__Try it__:
Starting at the first line of the entries below, output every line exactly, up to and including the line with "category: buffalo".

Stored data entries
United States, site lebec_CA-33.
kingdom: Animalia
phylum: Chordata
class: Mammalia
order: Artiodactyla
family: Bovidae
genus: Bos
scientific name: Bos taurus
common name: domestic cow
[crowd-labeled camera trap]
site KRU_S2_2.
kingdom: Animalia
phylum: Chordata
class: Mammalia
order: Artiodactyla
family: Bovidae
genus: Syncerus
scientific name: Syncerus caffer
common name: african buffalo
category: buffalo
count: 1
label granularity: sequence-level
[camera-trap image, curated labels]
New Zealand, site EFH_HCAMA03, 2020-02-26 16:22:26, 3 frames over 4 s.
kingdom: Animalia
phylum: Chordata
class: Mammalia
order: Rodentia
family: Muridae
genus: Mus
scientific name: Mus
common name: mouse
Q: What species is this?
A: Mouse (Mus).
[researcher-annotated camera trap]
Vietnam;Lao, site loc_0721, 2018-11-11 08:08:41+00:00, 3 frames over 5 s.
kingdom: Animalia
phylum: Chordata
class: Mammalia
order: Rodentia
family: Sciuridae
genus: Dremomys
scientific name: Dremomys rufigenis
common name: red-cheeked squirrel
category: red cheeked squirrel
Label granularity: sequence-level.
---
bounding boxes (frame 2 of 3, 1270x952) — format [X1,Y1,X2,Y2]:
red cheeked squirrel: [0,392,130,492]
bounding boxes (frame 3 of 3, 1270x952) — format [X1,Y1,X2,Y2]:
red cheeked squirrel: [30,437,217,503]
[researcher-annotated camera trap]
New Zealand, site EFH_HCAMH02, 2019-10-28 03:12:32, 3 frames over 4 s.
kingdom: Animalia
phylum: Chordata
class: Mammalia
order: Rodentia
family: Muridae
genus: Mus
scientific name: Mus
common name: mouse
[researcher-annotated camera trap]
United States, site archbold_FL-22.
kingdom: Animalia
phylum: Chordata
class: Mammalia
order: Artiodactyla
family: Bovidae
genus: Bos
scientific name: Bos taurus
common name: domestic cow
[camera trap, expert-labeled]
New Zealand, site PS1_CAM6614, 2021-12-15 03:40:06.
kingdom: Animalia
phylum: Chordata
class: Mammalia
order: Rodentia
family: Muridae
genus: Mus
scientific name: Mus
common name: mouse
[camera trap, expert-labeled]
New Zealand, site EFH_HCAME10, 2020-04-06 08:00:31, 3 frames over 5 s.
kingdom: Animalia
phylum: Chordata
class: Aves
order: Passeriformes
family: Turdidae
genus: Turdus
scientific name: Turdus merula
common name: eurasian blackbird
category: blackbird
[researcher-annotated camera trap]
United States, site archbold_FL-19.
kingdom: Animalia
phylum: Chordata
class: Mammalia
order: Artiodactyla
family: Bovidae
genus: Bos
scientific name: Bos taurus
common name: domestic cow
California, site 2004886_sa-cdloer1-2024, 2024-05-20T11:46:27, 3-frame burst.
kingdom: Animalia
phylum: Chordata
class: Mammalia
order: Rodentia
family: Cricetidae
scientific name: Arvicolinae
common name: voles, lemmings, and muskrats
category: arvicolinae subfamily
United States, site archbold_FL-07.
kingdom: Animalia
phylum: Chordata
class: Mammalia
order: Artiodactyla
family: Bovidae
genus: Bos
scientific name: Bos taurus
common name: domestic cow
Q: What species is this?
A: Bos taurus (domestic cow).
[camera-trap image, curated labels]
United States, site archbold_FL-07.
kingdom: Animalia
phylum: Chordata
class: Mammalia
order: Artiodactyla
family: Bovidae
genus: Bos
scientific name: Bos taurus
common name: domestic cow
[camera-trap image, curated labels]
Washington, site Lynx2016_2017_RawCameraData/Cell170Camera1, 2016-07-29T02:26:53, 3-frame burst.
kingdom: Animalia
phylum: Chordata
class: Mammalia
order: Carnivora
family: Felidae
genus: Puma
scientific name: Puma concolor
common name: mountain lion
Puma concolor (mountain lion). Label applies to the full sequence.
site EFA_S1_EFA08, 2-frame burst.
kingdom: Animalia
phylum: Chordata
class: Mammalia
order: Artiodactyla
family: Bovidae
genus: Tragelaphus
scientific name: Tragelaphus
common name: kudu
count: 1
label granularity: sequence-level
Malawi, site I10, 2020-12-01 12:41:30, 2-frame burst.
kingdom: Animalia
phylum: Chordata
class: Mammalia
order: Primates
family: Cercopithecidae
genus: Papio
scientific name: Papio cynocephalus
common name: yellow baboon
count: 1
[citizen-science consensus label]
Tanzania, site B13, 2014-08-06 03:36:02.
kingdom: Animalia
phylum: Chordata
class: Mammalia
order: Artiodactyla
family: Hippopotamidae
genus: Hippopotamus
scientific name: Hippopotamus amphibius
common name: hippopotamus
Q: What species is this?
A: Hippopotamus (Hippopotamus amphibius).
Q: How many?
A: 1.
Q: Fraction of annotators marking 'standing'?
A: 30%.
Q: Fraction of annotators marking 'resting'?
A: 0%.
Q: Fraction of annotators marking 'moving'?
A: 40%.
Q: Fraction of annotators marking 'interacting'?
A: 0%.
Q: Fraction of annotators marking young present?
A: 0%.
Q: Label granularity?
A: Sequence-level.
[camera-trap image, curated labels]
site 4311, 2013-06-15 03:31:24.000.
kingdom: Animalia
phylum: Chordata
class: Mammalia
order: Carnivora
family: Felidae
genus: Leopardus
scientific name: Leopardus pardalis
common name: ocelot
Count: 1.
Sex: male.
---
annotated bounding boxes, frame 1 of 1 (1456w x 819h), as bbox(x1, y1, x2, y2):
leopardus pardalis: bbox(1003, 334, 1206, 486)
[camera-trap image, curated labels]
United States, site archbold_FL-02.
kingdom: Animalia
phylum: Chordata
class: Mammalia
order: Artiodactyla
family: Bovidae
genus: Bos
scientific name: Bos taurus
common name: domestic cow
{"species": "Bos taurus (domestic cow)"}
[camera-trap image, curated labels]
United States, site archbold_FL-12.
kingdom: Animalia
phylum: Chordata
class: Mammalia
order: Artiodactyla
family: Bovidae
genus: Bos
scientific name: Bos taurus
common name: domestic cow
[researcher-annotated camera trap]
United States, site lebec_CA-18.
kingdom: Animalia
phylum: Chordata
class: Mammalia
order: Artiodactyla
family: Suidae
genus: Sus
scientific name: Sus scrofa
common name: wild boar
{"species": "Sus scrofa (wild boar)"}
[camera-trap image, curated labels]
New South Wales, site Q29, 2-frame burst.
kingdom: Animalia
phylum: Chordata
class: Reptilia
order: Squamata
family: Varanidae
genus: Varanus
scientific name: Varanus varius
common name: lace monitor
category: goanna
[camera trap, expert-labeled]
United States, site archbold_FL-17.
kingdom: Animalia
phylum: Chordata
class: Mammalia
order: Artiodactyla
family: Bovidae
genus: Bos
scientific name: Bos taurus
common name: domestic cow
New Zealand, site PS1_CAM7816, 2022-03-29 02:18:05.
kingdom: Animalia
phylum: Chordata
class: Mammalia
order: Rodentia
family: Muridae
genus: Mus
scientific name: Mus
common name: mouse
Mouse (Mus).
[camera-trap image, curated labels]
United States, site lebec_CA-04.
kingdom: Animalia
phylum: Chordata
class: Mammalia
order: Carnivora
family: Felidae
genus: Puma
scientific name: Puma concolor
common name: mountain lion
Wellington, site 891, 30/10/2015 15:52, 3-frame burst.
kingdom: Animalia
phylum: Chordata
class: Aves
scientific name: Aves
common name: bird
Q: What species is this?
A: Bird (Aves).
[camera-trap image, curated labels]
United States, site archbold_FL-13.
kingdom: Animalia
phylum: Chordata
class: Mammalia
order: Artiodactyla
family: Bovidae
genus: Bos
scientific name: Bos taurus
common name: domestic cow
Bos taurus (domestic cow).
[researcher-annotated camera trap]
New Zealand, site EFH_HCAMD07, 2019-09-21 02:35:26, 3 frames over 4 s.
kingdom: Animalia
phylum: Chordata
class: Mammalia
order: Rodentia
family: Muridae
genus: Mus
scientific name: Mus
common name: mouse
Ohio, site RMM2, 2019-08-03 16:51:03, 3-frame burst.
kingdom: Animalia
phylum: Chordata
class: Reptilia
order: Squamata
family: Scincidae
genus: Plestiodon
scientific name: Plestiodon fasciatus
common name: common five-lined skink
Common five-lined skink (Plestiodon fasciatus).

__Task response__:
United States, site lebec_CA-33.
kingdom: Animalia
phylum: Chordata
class: Mammalia
order: Artiodactyla
family: Bovidae
genus: Bos
scientific name: Bos taurus
common name: domestic cow
[crowd-labeled camera trap]
site KRU_S2_2.
kingdom: Animalia
phylum: Chordata
class: Mammalia
order: Artiodactyla
family: Bovidae
genus: Syncerus
scientific name: Syncerus caffer
common name: african buffalo
category: buffalo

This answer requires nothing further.